> [What is required]: The response should consist solely of the lines running from the line with "F1 2015 - #9 Ericsson iPhone Case/Skin" to the end of the data, retyped exactly.

*-*-*

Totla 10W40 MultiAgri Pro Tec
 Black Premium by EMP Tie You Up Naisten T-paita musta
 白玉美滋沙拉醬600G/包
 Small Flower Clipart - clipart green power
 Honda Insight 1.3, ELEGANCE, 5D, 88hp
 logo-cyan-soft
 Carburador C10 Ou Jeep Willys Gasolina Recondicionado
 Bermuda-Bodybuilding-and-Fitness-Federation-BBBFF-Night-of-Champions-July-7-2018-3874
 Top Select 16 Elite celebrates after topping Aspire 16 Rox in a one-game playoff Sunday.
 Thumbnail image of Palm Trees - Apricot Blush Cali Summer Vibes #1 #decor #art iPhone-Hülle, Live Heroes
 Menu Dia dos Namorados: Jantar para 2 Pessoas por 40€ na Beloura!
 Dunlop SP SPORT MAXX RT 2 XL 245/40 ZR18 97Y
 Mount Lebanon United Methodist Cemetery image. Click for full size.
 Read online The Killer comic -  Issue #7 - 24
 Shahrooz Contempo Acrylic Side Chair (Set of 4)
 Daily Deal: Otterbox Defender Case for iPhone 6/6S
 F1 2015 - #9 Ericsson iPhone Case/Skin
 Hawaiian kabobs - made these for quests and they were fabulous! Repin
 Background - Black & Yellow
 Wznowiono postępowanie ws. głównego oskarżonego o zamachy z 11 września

*-*-*

> [Your solution]:
 F1 2015 - #9 Ericsson iPhone Case/Skin
 Hawaiian kabobs - made these for quests and they were fabulous! Repin
 Background - Black & Yellow
 Wznowiono postępowanie ws. głównego oskarżonego o zamachy z 11 września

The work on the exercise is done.